Game Theory In The Behavioral Sciences


Download Game Theory In The Behavioral Sciences PDF/ePub or read online books in Mobi eBooks. Click Download or Read Online button to get Game Theory In The Behavioral Sciences book now. This website allows unlimited access to, at the time of writing, more than 1.5 million titles, including hundreds of thousands of titles in various foreign languages.

Download

The Bounds of Reason


The Bounds of Reason

Author: Herbert Gintis

language: en

Publisher: Princeton University Press

Release Date: 2014-04-20


DOWNLOAD





Game theory is central to understanding human behavior and relevant to all of the behavioral sciences—from biology and economics, to anthropology and political science. However, as The Bounds of Reason demonstrates, game theory alone cannot fully explain human behavior and should instead complement other key concepts championed by the behavioral disciplines. Herbert Gintis shows that just as game theory without broader social theory is merely technical bravado, so social theory without game theory is a handicapped enterprise. This edition has been thoroughly revised and updated.

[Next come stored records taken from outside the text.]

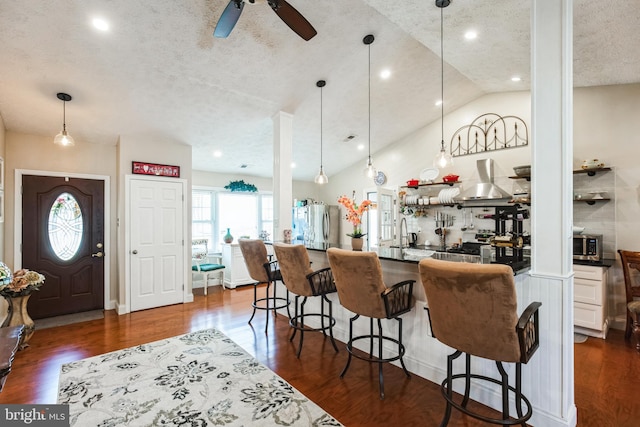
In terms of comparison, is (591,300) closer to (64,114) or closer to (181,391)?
(181,391)

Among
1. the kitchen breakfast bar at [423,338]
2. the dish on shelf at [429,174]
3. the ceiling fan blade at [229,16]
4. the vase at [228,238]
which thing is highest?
the ceiling fan blade at [229,16]

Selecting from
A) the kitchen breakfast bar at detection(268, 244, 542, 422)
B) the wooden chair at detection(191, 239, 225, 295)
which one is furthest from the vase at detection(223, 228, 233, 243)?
the kitchen breakfast bar at detection(268, 244, 542, 422)

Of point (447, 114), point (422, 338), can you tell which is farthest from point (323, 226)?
point (422, 338)

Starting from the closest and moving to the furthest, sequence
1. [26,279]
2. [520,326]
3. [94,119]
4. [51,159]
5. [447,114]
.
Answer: [520,326], [26,279], [94,119], [51,159], [447,114]

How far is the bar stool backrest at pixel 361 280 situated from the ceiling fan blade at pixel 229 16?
1.81 meters

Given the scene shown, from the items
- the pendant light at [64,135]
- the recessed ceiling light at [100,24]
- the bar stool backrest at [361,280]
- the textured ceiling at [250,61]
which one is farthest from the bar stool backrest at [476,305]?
the pendant light at [64,135]

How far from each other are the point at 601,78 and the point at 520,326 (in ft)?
12.3

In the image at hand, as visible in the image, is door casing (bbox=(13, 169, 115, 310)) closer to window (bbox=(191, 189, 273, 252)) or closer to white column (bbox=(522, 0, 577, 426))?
window (bbox=(191, 189, 273, 252))

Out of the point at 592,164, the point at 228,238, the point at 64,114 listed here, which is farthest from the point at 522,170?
the point at 64,114

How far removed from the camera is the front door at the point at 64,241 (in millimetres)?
4051

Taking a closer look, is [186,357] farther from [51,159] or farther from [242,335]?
[51,159]

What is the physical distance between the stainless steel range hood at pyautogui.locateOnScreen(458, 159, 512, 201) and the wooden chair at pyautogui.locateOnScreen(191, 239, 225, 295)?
4.52 metres

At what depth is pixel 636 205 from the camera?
3.63 m

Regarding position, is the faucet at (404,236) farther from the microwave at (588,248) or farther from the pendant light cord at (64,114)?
the pendant light cord at (64,114)
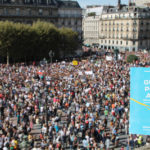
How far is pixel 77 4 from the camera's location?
236 ft

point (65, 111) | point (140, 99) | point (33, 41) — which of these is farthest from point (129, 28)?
point (140, 99)

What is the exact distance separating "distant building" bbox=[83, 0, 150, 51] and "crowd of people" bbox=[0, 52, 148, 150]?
2138 inches

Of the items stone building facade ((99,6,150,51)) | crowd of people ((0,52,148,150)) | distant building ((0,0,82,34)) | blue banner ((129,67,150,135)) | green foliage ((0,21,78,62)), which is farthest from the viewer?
stone building facade ((99,6,150,51))

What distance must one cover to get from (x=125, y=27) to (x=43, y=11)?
3369 cm

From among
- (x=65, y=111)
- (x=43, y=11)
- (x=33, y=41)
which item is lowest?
(x=65, y=111)

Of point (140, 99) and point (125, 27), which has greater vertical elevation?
point (125, 27)

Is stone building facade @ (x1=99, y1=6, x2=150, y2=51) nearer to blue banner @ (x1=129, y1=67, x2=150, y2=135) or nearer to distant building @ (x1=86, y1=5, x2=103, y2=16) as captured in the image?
distant building @ (x1=86, y1=5, x2=103, y2=16)

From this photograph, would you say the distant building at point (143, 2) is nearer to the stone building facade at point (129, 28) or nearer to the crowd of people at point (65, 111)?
the stone building facade at point (129, 28)

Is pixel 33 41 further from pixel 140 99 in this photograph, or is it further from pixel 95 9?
pixel 95 9

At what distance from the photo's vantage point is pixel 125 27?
89188mm

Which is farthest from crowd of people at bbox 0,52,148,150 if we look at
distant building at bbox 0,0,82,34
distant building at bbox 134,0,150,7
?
distant building at bbox 134,0,150,7

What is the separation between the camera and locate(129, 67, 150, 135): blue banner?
6.45m

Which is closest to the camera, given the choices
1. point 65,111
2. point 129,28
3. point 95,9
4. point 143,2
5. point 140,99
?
point 140,99

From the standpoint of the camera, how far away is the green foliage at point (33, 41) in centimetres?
4900
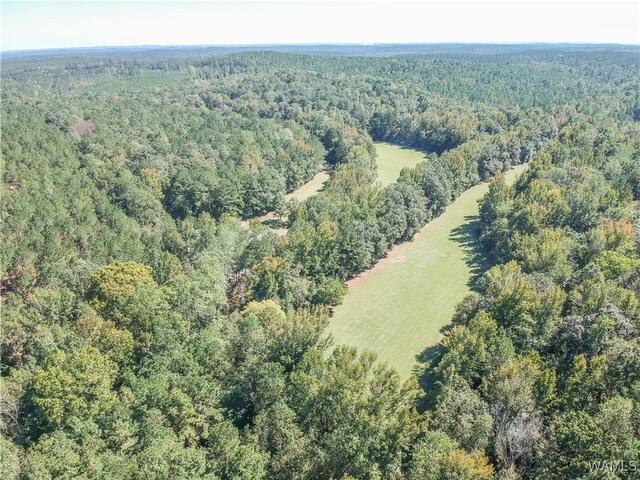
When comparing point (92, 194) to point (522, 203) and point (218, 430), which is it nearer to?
point (218, 430)

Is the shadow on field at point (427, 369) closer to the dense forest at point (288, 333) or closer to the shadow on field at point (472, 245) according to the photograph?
the dense forest at point (288, 333)

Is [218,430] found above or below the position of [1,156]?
below

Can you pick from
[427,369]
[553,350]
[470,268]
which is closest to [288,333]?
[427,369]

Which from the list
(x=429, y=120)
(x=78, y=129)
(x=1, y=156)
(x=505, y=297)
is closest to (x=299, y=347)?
(x=505, y=297)

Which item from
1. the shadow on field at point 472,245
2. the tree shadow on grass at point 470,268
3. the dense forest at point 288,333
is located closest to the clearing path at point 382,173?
the dense forest at point 288,333

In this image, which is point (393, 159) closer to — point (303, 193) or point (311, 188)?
point (311, 188)

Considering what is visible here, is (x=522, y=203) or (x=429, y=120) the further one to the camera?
(x=429, y=120)
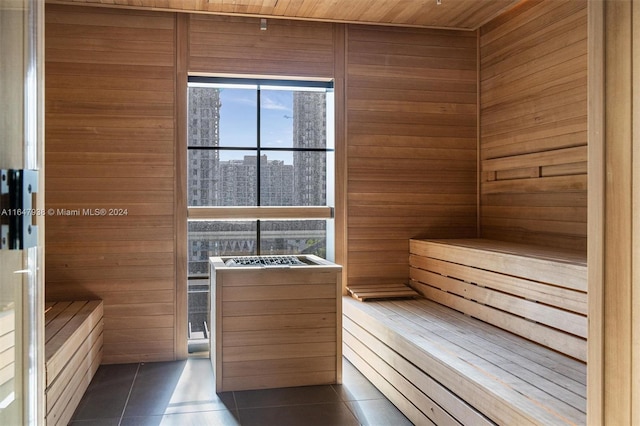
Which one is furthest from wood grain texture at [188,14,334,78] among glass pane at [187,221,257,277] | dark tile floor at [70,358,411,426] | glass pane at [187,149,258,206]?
dark tile floor at [70,358,411,426]

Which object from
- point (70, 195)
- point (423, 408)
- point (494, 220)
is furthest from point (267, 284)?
point (494, 220)

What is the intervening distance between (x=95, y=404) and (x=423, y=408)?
6.13 feet

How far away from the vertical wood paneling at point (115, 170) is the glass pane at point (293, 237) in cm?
76

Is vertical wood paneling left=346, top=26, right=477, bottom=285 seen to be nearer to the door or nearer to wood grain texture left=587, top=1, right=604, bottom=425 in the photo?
wood grain texture left=587, top=1, right=604, bottom=425

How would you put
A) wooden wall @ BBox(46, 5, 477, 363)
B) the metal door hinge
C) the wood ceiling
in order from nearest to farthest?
1. the metal door hinge
2. the wood ceiling
3. wooden wall @ BBox(46, 5, 477, 363)

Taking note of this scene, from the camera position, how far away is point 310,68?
4258 millimetres

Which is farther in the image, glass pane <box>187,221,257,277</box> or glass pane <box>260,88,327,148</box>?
glass pane <box>260,88,327,148</box>

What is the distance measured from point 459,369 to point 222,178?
8.37ft

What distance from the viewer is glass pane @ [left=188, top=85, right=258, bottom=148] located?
4.25 m

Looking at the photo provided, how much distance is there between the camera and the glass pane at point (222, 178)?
4230 millimetres

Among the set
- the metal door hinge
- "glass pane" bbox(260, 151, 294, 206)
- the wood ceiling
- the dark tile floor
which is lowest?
the dark tile floor

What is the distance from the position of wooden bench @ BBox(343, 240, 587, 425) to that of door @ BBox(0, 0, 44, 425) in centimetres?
161

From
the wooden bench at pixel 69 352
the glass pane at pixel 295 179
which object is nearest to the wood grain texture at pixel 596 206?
the wooden bench at pixel 69 352

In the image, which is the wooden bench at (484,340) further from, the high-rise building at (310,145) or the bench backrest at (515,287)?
the high-rise building at (310,145)
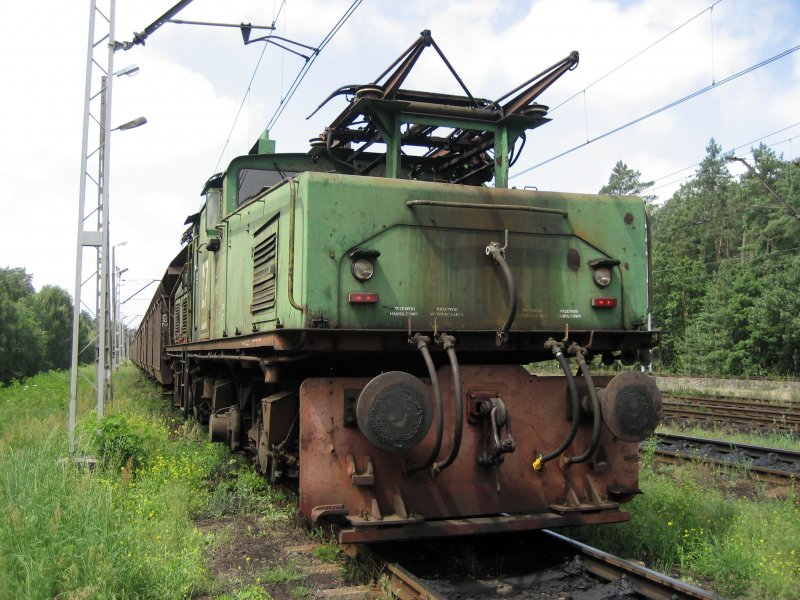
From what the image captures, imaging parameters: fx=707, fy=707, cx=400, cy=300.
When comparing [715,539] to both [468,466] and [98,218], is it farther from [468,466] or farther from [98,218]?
[98,218]

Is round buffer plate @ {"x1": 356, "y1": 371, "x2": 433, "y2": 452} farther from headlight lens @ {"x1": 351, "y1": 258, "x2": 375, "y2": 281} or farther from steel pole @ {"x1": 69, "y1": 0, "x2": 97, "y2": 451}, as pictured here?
steel pole @ {"x1": 69, "y1": 0, "x2": 97, "y2": 451}

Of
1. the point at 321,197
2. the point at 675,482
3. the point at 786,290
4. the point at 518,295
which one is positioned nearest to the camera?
the point at 321,197

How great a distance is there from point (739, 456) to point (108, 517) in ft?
25.3

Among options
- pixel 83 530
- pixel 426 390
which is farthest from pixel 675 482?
pixel 83 530

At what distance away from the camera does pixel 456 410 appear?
4.29 metres

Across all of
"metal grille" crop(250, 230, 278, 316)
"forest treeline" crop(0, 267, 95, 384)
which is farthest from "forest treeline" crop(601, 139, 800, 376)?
"forest treeline" crop(0, 267, 95, 384)

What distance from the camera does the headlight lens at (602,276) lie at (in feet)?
17.8

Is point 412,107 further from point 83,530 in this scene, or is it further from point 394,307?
point 83,530

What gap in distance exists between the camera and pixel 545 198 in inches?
210

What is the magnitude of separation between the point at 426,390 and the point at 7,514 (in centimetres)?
305

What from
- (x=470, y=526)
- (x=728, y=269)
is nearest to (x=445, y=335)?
(x=470, y=526)

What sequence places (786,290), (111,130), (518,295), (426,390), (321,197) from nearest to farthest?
1. (426,390)
2. (321,197)
3. (518,295)
4. (111,130)
5. (786,290)

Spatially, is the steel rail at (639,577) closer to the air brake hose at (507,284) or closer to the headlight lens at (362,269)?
the air brake hose at (507,284)

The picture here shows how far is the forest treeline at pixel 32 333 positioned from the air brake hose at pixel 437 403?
35.4m
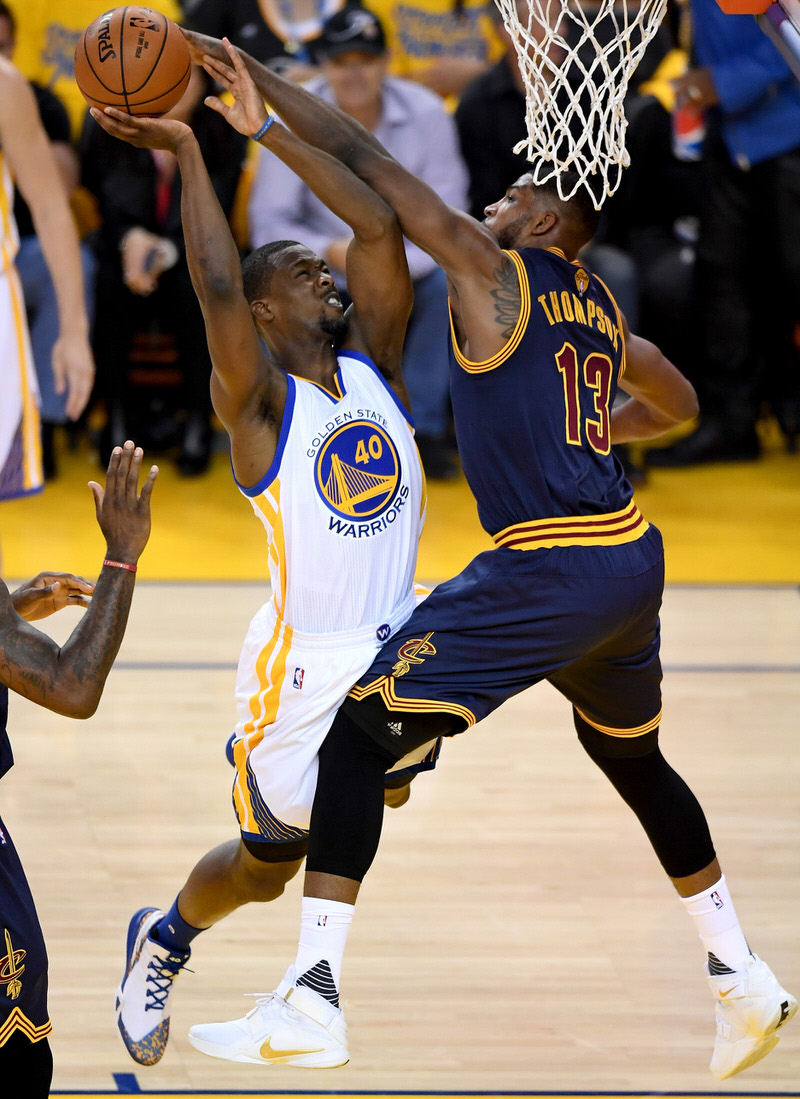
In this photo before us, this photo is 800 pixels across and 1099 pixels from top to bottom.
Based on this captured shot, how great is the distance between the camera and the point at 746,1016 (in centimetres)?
351

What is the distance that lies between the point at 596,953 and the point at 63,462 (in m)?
5.68

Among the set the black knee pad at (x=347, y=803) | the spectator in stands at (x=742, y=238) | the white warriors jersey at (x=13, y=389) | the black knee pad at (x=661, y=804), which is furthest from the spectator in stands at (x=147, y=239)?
the black knee pad at (x=347, y=803)

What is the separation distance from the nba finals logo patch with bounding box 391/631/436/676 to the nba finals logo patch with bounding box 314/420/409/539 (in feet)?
0.96

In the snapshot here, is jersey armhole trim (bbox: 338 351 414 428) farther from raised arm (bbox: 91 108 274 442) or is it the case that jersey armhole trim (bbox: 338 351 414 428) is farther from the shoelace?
the shoelace

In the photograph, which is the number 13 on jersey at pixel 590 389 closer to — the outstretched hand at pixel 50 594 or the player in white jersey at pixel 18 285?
the outstretched hand at pixel 50 594

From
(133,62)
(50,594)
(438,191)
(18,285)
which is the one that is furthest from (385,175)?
(438,191)

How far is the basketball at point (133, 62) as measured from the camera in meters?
3.39

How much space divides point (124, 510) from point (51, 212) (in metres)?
2.82

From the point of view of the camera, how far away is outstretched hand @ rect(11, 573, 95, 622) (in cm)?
315

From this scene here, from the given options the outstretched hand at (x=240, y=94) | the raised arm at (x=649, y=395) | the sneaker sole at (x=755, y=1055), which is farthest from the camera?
the raised arm at (x=649, y=395)

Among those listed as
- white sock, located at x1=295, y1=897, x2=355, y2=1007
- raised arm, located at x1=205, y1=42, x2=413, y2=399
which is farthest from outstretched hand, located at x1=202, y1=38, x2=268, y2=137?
white sock, located at x1=295, y1=897, x2=355, y2=1007

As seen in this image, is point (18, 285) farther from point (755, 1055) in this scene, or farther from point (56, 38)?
point (56, 38)

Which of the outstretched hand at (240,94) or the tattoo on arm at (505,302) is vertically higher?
the outstretched hand at (240,94)

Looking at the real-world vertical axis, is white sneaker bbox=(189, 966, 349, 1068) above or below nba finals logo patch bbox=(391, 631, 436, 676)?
below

Reinvigorating game theory, The Bounds of Reason offers innovative thinking for the behavioral sciences.

Behavioral Game Theory


Behavioral Game Theory

Author: Colin F. Camerer

language: en

Publisher: Princeton University Press

Release Date: 2011-09-05


DOWNLOAD





Game theory, the formalized study of strategy, began in the 1940s by asking how emotionless geniuses should play games, but ignored until recently how average people with emotions and limited foresight actually play games. This book marks the first substantial and authoritative effort to close this gap. Colin Camerer, one of the field's leading figures, uses psychological principles and hundreds of experiments to develop mathematical theories of reciprocity, limited strategizing, and learning, which help predict what real people and companies do in strategic situations. Unifying a wealth of information from ongoing studies in strategic behavior, he takes the experimental science of behavioral economics a major step forward. He does so in lucid, friendly prose. Behavioral game theory has three ingredients that come clearly into focus in this book: mathematical theories of how moral obligation and vengeance affect the way people bargain and trust each other; a theory of how limits in the brain constrain the number of steps of "I think he thinks . . ." reasoning people naturally do; and a theory of how people learn from experience to make better strategic decisions. Strategic interactions that can be explained by behavioral game theory include bargaining, games of bluffing as in sports and poker, strikes, how conventions help coordinate a joint activity, price competition and patent races, and building up reputations for trustworthiness or ruthlessness in business or life. While there are many books on standard game theory that address the way ideally rational actors operate, Behavioral Game Theory stands alone in blending experimental evidence and psychology in a mathematical theory of normal strategic behavior. It is must reading for anyone who seeks a more complete understanding of strategic thinking, from professional economists to scholars and students of economics, management studies, psychology, political science, anthropology, and biology.

Game Theory in the Behavioral Sciences


Game Theory in the Behavioral Sciences

Author: Ira R. Buchler

language: en

Publisher: University of Pittsburgh Pre

Release Date: 2010-11-23


DOWNLOAD





This collection of essays was the first major attempt to apply game theory, linear programming, and graph theory to anthropological data. Contributors: John Atkins; Ira B. Buchler; Albert M. Chammah; Luke Curtis; Walter Goldschmidt; Hans Hoffman; Robert Kozelka; Bernhardt Lieberman; Frank B. Livingstone; R. Michael McKinlay; Anatol Rapoport; Richard F. Salisbury; T. C. Schelling; M. Shubik; and Martin Southwold.